GAIA-24: A Powerful Opera on Ecocide at the Venice Biennale
GAIA-24. Opera del mondo by Opera Aperta, composed by Roman Grygoriv and Illia Razumeiko, will be performed on Saturday, 26 October at TBA21–Academy’’s Ocean Space in conjunction with the 60th International Art Exhibition of the Venice Biennale.
The performance will conclude the public programme of the Ukrainian pavilion, organised by the Ukrainian Institute.
PHOTO Denys Melnyk
“GAIA-24 is an ‘Opera del Mondoʼ – a term with several historical contexts. One such reference is architect Aldo Rossi’s ‘Teatro del Mondo,’ – a floating theatre that was created for the 1980 Venice Biennale and lasted for two seasons – one in Venice and the next on the other side of the Adriatic Sea in Dubrovnik. Similarly, our opera – born on the banks of the Dnipro River near the front line and premiered in Kyiv, Rotterdam, and Vienna at a time when floods were sweeping across Europe – now flows along the waterways of Europe. This time, it reaches the Venetian lagoon, where the green waters remind us of the Dnipro between Zaporizhzhia and Kherson,” says composer Illia Razumeiko.

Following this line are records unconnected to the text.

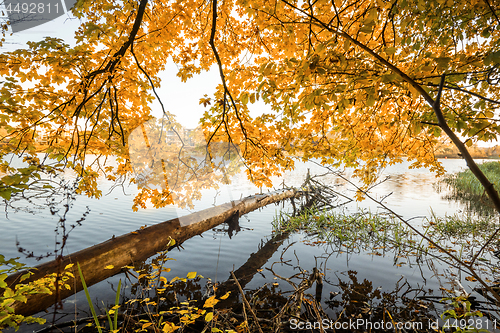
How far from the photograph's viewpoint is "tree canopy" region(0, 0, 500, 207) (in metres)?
2.15

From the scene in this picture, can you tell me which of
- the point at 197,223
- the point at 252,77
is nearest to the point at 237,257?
the point at 197,223

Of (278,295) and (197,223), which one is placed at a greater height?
(197,223)

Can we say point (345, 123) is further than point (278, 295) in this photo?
Yes

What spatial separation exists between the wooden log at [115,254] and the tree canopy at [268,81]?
725mm

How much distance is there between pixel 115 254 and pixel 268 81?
353 cm

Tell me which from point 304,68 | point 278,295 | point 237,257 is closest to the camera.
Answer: point 304,68

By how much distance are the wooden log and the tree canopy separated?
725 millimetres

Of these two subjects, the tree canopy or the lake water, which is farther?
the lake water

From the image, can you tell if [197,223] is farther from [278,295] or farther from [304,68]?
[304,68]

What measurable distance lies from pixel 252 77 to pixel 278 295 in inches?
150

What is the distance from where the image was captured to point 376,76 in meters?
1.76

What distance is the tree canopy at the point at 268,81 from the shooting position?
215cm

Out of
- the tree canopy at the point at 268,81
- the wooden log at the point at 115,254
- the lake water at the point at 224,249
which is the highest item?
the tree canopy at the point at 268,81

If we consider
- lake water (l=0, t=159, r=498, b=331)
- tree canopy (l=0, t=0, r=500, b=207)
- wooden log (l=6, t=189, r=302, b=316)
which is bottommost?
lake water (l=0, t=159, r=498, b=331)
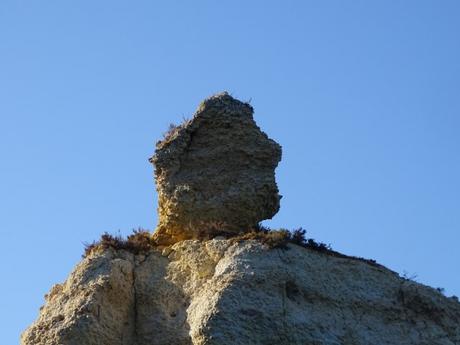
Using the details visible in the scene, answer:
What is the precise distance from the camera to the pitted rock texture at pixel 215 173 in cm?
2003

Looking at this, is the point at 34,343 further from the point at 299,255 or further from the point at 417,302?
the point at 417,302

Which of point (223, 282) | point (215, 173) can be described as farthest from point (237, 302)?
point (215, 173)

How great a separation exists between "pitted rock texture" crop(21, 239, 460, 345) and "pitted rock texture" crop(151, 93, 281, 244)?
2.88 ft

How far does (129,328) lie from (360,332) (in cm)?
400

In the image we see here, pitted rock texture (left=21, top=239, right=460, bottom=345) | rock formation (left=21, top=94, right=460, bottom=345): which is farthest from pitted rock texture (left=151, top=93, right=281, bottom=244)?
pitted rock texture (left=21, top=239, right=460, bottom=345)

The opera GAIA-24 is dedicated to the devastating consequences of the Russian explosion of the Kakhovka hydroelectric power station on 6 June 2023. The work invokes Gaia, the ancient Greek goddess of the Earth. And also to the hypothesis of the same name, proposed by scientists in the 1980s, according to which the Earth, as a planet, is a living self-regulating organism.
“For the second time, the Ukrainian Institute co-organises the public programme of the Ukrainian Pavilion at the Venice Biennale, and for the second time it happens at the time of Russia’s full-scale war in Ukraine. This year’s public programme is dedicated to the themes of Land and Water. The GAIA-24 opera in Ocean Space, the former church of San Lorenzo in Venice, a city on the water, acquires an additional symbolism of dialogue between the experiences of war and the challenges that all humanity is facing now,” says Anastasia Manuliak, Head of the Visual Art at the Ukrainian Institute.
The opera blends the transforming landscape, the human body, and the theatre stage into an open musical and theatrical process-ritual. The performance has three acts. The first, Songs of Mother Earth, features music worldwide. The second, Cabaret Metastasis, includes scenes based on nude body plasticity. The third, Dance for Mother Earth, is a carnival of musical genres, ranging from rap to folk songs. The performance lasts approximately 90 minutes.
‘The Goethe-Institut in Ukraine has already made a significant contribution to the successful and high-level presentation of Ukraine at the Venice Biennale. It is a great honour for us to contribute to the public programme and to bring to the audience through the presentation of GAIA-24 a topic that is particularly important to us and that is already covered in various forms in the programmes of the Goethe-Institut in Ukraine: the catastrophic consequences of the Russian aggressive war for people and nature. The ecocidal aspect of this terrorist war is still not sufficiently recognised by the world community,’ said Fabian Mühlthaler, Director of the Goethe-Institut Ukraine.
The world premiere of the opera took place this year in May in Kyiv. After that, GAIA-24 opened the O.Festival in the Netherlands. On 18 September, it was performed in Vienna. After Venice, the team will perform in Berlin.
‘We support the Ukrainian National Pavilion at the Venice Biennale because we believe art can speak where words are powerless. Opera is not just music, it is a form of shared experience that penetrates the depths of the human soul, opening new horizons of understanding and unity. The public programme of the Ukrainian Pavilion is an opportunity to let the world feel the power of the Ukrainian spirit through the language of art, which unites, inspires, and creates space for dialogue,’ Yana Barinova, Project Manager for European Policy and Relations with Ukraine, ERSTE Foundation
The Ukrainian pavilion’s public programme is organised by the Ukrainian Institute in partnership with the Ukrainian pavilion at the 60th International Art Exhibition La Biennale di Venezia, Goethe-Institut Ukraine, ERSTE Foundation, TBA21–Academy’s Ocean Space, and OPERA APERTA – laboratory for contemporary opera, proto produkciia agency and supported by Museums for Ukraine initiative.
The 60th International Art Exhibition La Biennale, curated by Adriano Pedrosa, runs until November 24, 2024, with the theme “Foreigners Everywhere.”